**DIRECTION:** In the records below, find the line containing "Is the green"; copy exactly that line and all lines after it to the end, and nothing else.

**** TASK DATA ****

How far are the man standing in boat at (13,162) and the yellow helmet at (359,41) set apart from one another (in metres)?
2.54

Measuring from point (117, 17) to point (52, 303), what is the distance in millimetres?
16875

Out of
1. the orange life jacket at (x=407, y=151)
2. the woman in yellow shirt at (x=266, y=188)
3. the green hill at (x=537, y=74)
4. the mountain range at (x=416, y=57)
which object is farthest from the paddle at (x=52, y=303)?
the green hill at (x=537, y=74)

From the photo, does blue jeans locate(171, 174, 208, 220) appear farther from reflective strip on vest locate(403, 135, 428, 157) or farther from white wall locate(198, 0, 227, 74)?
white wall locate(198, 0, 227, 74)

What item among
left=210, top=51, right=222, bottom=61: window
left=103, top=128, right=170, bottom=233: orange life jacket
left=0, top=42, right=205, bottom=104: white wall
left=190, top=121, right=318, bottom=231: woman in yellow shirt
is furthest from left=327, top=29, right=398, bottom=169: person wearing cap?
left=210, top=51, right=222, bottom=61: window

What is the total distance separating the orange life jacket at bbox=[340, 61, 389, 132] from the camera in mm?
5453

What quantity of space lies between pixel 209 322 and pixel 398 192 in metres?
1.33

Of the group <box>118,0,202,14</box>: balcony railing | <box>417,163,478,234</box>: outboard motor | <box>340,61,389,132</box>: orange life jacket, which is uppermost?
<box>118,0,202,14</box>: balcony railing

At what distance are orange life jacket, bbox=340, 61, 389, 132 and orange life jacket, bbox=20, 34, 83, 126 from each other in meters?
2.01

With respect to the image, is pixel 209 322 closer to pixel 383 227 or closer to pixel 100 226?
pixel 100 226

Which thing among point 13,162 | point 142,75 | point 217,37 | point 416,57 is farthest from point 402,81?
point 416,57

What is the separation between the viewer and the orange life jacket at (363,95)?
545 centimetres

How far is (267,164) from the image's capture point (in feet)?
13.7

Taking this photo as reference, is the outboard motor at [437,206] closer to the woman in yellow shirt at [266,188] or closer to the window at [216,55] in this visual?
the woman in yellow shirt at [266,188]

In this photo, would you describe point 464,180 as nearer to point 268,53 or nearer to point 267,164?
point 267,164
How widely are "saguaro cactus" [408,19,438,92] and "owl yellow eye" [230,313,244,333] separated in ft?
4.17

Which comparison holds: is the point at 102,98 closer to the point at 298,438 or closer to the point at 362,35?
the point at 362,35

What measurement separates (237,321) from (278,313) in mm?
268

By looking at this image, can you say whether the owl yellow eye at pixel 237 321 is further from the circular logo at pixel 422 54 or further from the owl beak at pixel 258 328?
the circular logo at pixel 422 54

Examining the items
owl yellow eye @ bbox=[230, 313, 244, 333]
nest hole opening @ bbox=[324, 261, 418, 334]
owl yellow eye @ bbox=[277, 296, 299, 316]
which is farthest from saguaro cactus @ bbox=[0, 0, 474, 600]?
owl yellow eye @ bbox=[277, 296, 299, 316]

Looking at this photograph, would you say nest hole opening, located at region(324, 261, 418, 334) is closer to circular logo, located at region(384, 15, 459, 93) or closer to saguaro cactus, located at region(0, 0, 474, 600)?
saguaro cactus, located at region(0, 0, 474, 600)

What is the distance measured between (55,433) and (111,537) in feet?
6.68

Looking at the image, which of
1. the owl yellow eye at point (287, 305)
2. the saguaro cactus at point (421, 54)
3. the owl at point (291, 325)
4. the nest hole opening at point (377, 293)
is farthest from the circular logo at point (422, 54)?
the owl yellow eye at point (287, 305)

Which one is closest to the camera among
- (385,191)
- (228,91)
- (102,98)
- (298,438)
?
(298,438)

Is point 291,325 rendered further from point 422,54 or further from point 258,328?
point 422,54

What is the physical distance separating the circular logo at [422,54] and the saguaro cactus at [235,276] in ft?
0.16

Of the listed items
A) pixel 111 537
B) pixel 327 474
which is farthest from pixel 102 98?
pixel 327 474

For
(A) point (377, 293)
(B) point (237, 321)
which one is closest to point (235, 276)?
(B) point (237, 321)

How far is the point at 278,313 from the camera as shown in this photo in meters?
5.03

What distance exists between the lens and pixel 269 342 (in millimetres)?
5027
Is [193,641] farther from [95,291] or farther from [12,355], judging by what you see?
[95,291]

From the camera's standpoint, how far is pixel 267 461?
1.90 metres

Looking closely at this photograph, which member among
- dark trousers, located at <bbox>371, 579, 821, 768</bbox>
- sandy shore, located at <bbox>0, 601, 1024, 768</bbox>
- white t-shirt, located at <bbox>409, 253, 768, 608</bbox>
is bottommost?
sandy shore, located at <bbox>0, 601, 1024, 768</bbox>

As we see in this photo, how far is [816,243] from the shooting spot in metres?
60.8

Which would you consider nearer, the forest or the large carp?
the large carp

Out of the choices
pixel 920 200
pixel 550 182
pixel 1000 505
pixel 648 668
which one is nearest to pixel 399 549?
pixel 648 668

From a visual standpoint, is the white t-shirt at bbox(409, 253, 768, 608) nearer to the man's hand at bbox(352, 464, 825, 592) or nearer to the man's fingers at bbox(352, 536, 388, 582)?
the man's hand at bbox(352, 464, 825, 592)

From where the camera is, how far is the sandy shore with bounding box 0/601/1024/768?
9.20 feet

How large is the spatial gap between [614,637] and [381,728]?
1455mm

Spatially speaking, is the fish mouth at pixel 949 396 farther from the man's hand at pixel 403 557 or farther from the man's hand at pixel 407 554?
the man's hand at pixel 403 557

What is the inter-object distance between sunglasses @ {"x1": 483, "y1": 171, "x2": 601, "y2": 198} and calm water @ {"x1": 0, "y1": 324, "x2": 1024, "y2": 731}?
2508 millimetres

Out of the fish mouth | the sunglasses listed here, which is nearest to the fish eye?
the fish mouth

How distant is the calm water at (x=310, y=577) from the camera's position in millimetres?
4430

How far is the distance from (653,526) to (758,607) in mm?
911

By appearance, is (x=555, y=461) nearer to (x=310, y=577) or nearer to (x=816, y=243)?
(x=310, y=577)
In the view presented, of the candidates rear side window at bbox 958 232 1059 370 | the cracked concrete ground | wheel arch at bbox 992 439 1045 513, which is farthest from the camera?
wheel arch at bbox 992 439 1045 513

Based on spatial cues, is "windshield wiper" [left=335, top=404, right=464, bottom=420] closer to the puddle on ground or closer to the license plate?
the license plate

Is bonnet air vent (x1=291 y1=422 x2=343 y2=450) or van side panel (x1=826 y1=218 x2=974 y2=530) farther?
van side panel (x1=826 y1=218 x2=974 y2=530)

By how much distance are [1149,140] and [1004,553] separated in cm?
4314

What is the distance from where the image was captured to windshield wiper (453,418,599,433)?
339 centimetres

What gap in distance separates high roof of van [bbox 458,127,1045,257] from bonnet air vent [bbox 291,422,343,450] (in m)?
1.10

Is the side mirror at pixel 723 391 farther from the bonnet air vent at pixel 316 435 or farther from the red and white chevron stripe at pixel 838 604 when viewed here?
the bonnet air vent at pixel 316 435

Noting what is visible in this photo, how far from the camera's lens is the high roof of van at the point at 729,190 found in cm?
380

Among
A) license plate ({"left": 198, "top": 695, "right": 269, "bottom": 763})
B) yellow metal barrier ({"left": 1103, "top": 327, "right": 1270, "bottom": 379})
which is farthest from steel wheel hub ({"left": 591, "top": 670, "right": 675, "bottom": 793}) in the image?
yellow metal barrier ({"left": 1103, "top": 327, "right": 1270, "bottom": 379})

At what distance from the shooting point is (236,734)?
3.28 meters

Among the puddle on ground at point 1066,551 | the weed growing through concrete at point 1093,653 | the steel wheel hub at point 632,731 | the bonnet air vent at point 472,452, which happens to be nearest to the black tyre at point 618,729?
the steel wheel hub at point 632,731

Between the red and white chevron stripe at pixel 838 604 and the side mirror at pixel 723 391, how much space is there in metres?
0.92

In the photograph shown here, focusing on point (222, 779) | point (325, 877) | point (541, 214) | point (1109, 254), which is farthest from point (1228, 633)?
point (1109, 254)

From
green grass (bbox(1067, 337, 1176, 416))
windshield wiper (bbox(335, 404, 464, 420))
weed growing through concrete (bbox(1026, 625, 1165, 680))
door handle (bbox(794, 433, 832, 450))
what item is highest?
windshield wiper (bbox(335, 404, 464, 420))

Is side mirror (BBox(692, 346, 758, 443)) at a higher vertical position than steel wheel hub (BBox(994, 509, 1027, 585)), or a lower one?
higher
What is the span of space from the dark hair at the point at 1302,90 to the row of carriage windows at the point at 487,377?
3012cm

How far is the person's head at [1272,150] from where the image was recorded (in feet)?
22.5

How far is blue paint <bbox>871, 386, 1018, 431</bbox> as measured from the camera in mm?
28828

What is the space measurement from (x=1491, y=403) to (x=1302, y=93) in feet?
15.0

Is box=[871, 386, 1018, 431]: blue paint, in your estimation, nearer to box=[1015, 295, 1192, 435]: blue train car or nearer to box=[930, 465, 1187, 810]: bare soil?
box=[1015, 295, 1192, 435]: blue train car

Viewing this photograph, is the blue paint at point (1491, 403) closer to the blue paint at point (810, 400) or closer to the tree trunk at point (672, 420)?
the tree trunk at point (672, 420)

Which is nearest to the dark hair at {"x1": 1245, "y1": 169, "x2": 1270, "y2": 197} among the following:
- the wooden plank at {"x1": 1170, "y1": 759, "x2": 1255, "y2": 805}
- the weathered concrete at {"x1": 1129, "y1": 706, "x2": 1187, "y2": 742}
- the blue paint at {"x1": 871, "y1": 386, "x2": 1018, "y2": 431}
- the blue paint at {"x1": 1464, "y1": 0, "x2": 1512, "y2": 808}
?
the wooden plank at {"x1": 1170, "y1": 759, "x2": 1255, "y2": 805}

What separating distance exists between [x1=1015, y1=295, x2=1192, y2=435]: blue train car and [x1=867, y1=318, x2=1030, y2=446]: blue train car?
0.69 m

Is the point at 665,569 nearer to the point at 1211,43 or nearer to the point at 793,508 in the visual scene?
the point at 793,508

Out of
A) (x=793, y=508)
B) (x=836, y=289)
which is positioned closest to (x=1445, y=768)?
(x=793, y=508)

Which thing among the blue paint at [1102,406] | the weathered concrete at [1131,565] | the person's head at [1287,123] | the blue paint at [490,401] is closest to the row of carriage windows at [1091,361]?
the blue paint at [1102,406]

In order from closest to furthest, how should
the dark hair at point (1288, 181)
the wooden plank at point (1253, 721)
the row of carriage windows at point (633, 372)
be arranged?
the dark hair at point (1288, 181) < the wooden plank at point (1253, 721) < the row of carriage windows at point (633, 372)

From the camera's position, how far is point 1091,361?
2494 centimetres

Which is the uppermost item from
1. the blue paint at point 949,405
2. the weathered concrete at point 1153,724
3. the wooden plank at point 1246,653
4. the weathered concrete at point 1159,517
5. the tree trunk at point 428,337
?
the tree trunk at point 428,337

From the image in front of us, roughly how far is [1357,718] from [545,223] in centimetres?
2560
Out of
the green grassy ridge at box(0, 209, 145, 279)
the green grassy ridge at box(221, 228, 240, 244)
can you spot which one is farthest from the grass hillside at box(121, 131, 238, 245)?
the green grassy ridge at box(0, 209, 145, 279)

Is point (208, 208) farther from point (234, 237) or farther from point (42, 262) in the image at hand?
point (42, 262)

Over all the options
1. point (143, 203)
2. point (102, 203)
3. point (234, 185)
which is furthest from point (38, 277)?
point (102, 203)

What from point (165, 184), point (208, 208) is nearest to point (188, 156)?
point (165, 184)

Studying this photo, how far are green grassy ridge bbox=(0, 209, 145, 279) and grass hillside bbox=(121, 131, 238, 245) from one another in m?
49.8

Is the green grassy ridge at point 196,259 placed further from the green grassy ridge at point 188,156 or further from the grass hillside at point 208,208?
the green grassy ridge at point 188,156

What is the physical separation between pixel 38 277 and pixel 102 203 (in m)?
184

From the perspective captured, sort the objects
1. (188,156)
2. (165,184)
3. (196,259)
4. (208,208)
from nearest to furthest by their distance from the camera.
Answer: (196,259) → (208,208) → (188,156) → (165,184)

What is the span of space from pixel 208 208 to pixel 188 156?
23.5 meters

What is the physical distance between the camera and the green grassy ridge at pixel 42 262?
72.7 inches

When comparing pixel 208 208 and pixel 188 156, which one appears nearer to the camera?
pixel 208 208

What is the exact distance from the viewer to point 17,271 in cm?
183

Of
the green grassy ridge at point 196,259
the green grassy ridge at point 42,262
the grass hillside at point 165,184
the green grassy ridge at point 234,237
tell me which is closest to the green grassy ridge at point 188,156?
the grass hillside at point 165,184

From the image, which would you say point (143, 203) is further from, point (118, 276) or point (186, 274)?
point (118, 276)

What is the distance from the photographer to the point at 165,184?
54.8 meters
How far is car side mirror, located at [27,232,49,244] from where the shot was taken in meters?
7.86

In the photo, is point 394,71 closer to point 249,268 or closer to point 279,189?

****

**TASK RESPONSE:**
Is the green grassy ridge at point 196,259 placed further from the green grassy ridge at point 188,156 or further from the grass hillside at point 208,208?
the green grassy ridge at point 188,156

What is the physical separation between pixel 38 277 and pixel 102 203 (in m)?
184

From the perspective captured, sort the objects
1. (188,156)
2. (165,184)
3. (196,259)
4. (208,208)
from nearest to furthest by their distance from the camera.
Answer: (196,259) → (208,208) → (188,156) → (165,184)

What is the span of space from pixel 208 208 to pixel 188 156?
23.5 meters

What is the physical distance between the camera and the green grassy ridge at pixel 42 262?
72.7 inches

When comparing pixel 208 208 and pixel 188 156, which one appears nearer to the camera?
pixel 208 208

What is the exact distance from the viewer to point 17,271 in cm?
183

Of
the green grassy ridge at point 196,259
the green grassy ridge at point 42,262
the grass hillside at point 165,184
the green grassy ridge at point 234,237
tell me which is closest to the green grassy ridge at point 188,156?
the grass hillside at point 165,184

From the image, which would you say point (143, 203) is further from, point (118, 276) or point (186, 274)?
point (118, 276)

What is the distance from the photographer to the point at 165,184?
54.8 meters
How far is car side mirror, located at [27,232,49,244] from where the shot was taken in meters?
7.86

In the photo, is point 394,71 closer to point 249,268 or closer to point 279,189?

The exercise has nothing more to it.